Your rate and your hardware are not mine, so do not trust my dollar figures. Trust the method instead, which is just watts times hours times your rate. Plug your own devices into the homelab power and electricity cost calculator and it does the math for you, including the per-device breakdown. And if you want real numbers instead of estimates, do the thing I have not gotten around to yet: put a $20 plug-in energy meter on each device for a day. It will tell you the truth, and the truth is usually higher than the spec sheet suggests. For the bigger picture on running cost, see how much it costs to run a homelab.

Common questions

How much power does a typical homelab use?

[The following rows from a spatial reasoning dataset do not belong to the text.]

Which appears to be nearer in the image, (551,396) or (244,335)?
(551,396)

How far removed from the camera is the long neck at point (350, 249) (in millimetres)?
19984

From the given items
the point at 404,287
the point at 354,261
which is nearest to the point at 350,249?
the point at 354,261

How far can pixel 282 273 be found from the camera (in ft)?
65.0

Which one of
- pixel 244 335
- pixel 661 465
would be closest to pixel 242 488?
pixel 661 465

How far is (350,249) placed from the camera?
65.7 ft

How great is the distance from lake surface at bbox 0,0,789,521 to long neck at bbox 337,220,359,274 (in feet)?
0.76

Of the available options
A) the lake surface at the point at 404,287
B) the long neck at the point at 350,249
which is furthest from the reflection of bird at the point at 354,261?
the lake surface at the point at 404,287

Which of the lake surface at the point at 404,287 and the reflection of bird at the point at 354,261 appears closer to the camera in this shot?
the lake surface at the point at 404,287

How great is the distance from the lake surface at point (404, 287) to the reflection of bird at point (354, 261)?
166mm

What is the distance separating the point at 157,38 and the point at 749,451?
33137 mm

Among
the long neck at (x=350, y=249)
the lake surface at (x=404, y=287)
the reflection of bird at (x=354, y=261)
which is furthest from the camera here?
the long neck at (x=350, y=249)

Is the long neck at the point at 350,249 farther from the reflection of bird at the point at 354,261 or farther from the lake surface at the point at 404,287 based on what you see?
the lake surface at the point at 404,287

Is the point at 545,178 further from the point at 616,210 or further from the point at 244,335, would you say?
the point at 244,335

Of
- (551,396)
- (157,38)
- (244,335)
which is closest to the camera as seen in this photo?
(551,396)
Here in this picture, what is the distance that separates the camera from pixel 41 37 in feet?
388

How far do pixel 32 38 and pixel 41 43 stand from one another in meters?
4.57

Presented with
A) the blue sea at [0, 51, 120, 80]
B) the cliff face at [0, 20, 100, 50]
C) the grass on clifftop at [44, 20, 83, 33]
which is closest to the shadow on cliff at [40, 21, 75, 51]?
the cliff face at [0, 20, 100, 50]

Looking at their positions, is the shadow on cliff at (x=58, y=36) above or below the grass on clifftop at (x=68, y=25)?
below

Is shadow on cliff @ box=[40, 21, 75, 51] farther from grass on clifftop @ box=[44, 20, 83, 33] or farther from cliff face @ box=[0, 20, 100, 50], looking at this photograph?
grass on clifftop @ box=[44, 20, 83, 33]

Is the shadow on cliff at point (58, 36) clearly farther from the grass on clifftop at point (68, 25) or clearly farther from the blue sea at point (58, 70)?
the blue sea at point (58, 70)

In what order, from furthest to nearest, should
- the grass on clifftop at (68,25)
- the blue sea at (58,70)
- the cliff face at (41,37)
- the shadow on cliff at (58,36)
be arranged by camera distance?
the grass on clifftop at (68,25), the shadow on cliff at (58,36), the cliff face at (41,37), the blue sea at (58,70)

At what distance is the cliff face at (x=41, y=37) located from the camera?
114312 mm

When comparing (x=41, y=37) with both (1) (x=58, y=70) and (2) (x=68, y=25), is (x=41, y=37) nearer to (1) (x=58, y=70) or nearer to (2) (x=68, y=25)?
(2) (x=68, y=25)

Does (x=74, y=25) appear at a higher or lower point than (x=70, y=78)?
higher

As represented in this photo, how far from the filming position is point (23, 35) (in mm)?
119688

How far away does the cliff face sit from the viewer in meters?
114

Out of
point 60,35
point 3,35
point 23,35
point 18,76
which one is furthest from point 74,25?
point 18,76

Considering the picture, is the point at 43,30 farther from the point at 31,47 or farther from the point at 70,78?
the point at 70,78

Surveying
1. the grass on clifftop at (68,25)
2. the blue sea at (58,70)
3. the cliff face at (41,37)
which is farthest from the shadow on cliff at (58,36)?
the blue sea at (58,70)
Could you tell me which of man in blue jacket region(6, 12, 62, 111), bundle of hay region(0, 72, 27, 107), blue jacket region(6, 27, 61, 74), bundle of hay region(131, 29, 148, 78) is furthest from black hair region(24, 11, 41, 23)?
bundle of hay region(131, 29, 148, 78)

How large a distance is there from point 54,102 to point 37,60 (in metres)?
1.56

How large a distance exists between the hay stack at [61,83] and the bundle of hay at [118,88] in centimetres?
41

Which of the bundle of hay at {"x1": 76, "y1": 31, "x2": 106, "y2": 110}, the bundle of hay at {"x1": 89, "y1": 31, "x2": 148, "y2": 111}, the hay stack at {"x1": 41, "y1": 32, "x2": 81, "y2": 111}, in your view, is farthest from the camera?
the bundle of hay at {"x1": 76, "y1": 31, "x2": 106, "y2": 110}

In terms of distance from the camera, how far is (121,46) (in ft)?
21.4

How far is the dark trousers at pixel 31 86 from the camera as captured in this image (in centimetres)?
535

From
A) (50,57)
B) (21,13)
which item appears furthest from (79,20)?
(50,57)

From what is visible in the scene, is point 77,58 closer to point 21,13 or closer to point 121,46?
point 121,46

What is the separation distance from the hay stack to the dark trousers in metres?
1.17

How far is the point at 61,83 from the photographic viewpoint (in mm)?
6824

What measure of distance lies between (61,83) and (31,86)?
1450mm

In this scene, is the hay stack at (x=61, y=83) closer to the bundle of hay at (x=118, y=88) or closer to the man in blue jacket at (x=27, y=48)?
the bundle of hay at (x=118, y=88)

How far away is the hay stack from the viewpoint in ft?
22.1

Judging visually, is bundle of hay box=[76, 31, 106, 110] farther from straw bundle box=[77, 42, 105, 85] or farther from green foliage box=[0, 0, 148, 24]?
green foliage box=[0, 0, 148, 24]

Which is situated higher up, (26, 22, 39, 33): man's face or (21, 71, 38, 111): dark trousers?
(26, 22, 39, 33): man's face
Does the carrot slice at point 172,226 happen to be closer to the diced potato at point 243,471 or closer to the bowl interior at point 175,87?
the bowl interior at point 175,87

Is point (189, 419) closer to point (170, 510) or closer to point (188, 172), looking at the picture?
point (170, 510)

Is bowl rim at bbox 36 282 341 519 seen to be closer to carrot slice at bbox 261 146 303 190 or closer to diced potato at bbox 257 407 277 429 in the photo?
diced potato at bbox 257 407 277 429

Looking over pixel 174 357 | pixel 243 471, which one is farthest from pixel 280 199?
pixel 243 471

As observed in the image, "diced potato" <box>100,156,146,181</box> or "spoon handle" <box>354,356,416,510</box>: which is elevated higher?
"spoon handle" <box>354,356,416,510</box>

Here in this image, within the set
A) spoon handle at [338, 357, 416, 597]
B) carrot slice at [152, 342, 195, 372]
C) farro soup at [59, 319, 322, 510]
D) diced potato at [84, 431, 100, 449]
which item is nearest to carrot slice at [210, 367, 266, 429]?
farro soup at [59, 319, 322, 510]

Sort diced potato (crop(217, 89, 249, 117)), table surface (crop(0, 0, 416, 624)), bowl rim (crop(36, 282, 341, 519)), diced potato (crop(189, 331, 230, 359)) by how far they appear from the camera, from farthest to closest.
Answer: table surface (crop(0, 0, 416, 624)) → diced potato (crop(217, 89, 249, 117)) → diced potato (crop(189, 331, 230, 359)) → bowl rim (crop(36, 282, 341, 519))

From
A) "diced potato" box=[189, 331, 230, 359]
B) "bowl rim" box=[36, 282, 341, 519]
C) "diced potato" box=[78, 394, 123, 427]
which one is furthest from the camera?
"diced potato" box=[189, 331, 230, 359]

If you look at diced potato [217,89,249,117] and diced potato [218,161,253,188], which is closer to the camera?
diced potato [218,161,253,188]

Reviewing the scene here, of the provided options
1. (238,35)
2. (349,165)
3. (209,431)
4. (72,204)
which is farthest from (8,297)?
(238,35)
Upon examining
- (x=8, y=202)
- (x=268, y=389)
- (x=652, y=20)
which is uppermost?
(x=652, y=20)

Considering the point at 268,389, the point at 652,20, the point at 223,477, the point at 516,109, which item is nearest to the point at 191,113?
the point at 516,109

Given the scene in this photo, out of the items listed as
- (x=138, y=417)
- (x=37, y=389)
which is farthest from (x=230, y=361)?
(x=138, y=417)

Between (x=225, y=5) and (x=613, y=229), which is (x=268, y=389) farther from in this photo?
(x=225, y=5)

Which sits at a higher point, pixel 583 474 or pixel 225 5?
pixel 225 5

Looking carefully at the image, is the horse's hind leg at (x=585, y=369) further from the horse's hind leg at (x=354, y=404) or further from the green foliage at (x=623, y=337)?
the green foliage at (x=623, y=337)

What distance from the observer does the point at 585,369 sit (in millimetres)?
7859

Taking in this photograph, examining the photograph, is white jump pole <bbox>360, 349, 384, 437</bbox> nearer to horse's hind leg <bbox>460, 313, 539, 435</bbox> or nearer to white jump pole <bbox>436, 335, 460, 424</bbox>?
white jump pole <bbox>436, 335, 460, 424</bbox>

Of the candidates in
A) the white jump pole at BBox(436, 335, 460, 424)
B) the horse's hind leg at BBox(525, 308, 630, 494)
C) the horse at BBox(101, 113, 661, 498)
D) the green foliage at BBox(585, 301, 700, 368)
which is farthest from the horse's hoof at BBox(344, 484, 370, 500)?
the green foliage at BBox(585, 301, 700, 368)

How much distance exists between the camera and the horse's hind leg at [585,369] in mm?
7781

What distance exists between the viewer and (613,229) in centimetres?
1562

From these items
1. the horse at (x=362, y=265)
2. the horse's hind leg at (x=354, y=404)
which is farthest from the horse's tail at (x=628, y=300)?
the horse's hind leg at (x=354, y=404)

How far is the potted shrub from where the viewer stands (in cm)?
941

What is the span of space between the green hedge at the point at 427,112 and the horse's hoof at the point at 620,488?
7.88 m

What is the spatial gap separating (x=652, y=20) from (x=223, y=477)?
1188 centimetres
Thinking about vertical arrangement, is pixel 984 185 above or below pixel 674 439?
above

A small always-on box can sit under 20 watts, while a full server with drives and a GPU can pull well over 100. My rack (NAS, Proxmox server, and switch) averages around 210 watts, or roughly 150 kWh a month. The single biggest variable is whether there is a graphics card involved.

Does a NAS use a lot of electricity?

Less than people expect. A five-bay Synology with spinning drives draws around 50 watts in normal use, which is a small slice of a homelab's total. The drives and the switch are rounding errors next to anything with a CPU and GPU running real work.

Should I turn my homelab off to save power?

If it serves things you actually use, leave it on, the convenience is worth it. I never turn mine off except for maintenance. The one case where I would change my mind is a box that sits mostly idle while you pay a high rate. Then sleep or schedule the hungriest machine, the one with the GPU, because that saves far more than ever fiddling with the NAS.

Why use the marginal electricity rate instead of the average?

Because 24/7 gear is added load on top of everything else you use. If tiered pricing or a high top tier applies, those extra kilowatt-hours bill at your most expensive rate, not your blended average. Costing always-on hardware at the average rate undercounts what it really adds to the bill.